Reference Tips for all Workers
A list of references is an important part of a job application. The right reference could be the difference between getting that job or not. Your resume, cover letter, and interview say a lot about your character and accomplishments, but that is you talking about yourself. A reference is a hiring manager’s opportunity to confirm with someone else that you are as good as you look on paper and perform in an interview.
Who Do I Ask for a Reference?
It is best to choose people who are familiar with your character and work who you are sure will give a positive assessment. When it comes to references, the more recent is always better.
- While many people choose not to ask their current boss for a reference, it is a good idea to have a recent employer on your list.

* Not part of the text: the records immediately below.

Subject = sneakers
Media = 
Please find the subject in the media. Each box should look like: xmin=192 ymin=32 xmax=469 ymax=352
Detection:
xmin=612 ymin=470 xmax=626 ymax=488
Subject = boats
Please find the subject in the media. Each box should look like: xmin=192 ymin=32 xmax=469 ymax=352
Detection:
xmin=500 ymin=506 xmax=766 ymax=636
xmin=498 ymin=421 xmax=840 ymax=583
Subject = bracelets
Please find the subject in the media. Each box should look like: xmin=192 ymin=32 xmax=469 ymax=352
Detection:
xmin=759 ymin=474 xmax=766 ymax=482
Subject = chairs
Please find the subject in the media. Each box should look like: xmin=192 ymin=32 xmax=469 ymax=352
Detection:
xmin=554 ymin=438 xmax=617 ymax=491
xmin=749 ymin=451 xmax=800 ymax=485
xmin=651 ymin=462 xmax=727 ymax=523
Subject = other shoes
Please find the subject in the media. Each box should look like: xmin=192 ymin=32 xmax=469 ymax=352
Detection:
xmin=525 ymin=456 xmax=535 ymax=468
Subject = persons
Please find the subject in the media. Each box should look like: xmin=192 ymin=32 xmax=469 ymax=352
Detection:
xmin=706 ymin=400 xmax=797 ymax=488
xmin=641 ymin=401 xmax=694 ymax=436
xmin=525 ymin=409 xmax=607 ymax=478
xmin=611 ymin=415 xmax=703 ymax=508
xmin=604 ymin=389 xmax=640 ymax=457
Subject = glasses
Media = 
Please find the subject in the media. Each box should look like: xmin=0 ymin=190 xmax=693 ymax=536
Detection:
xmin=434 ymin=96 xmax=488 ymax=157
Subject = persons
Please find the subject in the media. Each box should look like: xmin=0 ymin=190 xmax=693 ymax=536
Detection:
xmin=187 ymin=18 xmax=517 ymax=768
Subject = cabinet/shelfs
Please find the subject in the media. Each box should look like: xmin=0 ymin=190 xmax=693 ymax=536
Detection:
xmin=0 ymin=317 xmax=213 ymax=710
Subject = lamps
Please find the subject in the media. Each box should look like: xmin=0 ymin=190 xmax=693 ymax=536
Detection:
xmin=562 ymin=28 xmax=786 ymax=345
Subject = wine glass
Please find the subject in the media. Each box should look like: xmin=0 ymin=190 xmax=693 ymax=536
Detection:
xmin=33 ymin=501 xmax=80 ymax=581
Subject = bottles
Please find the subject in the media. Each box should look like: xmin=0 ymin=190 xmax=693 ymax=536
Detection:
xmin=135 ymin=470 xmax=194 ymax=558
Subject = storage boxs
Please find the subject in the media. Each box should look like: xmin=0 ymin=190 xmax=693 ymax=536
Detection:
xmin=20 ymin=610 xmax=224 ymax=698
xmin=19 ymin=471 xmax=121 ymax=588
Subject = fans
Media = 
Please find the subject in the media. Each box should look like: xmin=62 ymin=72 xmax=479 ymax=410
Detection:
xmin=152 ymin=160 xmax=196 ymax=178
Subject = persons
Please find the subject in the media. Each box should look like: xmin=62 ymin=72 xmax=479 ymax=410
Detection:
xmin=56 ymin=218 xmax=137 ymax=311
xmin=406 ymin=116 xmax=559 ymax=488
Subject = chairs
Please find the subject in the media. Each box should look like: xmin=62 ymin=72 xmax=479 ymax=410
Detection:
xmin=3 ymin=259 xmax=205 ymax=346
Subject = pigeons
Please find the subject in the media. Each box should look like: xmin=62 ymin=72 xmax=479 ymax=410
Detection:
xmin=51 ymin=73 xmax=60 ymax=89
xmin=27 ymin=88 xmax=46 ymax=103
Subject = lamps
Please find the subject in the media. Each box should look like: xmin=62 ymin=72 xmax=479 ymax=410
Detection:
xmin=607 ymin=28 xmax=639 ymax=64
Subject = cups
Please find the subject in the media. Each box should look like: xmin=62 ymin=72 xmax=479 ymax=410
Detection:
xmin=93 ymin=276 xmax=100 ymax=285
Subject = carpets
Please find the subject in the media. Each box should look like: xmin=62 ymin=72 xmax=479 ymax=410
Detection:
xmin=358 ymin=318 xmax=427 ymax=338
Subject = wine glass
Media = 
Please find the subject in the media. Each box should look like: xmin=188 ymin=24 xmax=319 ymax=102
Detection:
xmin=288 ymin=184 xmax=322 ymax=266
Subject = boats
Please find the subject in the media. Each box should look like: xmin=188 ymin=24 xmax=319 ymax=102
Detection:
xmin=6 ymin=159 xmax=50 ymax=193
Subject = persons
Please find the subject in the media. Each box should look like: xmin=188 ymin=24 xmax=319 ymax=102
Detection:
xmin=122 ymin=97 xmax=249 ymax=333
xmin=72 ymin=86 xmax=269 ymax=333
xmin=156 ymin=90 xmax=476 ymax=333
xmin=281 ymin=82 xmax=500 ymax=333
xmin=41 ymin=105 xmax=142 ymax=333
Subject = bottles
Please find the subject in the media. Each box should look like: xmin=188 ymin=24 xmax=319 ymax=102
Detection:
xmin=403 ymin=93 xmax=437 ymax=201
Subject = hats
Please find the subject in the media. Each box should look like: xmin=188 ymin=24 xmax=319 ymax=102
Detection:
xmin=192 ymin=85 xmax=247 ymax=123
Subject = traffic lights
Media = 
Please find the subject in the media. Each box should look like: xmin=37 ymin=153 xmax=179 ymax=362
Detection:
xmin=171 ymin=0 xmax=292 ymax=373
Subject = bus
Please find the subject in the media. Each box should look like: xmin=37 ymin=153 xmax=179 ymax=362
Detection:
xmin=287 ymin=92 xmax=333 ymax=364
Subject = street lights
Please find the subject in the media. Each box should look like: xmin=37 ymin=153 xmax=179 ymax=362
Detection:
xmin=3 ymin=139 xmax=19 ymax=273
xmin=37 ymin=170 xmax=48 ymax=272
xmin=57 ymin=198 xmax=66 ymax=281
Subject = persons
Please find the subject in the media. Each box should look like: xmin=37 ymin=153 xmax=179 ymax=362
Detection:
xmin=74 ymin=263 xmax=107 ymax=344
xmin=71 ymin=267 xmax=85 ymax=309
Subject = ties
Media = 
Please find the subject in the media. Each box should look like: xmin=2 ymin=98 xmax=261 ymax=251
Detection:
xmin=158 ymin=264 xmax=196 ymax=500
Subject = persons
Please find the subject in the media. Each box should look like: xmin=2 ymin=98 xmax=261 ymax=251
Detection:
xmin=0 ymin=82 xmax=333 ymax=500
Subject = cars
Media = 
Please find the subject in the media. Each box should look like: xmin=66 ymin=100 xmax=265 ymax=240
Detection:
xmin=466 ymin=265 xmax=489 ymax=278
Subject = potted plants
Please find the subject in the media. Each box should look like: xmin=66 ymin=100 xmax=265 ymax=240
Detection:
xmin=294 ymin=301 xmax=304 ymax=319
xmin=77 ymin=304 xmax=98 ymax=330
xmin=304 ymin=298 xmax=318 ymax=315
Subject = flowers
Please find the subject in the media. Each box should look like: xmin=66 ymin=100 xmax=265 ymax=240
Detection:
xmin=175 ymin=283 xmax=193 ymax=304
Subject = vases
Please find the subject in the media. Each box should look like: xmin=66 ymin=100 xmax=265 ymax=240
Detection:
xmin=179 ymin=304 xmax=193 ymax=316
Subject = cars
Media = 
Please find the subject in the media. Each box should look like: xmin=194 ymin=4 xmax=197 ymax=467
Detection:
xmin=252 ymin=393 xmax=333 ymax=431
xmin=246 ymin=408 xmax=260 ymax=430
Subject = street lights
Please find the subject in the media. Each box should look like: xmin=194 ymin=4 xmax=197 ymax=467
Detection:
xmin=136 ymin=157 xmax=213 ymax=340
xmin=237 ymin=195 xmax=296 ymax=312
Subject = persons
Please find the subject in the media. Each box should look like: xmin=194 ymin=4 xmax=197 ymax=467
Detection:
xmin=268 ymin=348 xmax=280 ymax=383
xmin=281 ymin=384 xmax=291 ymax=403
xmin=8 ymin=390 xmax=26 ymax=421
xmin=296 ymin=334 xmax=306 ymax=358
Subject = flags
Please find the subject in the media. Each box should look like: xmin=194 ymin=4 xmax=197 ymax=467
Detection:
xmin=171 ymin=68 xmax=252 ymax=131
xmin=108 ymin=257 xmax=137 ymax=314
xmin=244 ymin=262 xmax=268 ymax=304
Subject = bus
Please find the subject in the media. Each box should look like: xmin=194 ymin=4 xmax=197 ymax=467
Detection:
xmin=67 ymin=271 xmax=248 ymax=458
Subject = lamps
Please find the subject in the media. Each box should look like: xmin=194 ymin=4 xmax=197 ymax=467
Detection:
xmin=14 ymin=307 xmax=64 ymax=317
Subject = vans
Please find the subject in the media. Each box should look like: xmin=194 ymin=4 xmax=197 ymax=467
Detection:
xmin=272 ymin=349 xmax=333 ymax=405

They can provide a current overview of your character and work ethic.
- If you feel uncomfortable asking your current employer, a trusted coworker who is familiar with your work can also be a good reference. The best coworkers are the ones you work closely with on projects or on a regular basis as they can speak confidently on your workplace behavior and character.
- If you work in a client-based industry, you can also ask current or former clients for references who you have a good relationship with for a reference.
How Do I Ask for a Reference?
Once you’ve chosen who you would like to use as a reference, be sure to ask them before submitting their name and contact information to a potential employer.
- Ask your preferred contacts to be a reference before you list them on an application. In person or by phone is preferable so they can ask you questions. Asking via email or text can be acceptable depending on your relationship but...
- …If they agree, send them the details regarding the job as well as your resume so that they are familiar and can tailor their comments to needs and requirements of the position.
- Greet your reference and remind them of your relationship if you have not spoken to them in a while.
- Remember, you are asking for a favor, they can say no. Be polite and friendly and be sure to ask rather than demand.
- If the reference seems hesitant or unwilling, thank them and find someone else. You want all your references to be positive and a hesitant individual may not be the best person to speak to a potential employer on your behalf.
- If you think a prospective employer will call your reference, try to let them know in advance. This way they can be prepared to speak and are also on the lookout for a phone call or email.
- As they agree, ask how they would like to be contacted and compile their full name, job title, and a preferred method of contact.
- Be sure to keep your references updated on how your job search progresses and send a personalized note to thank them afterward.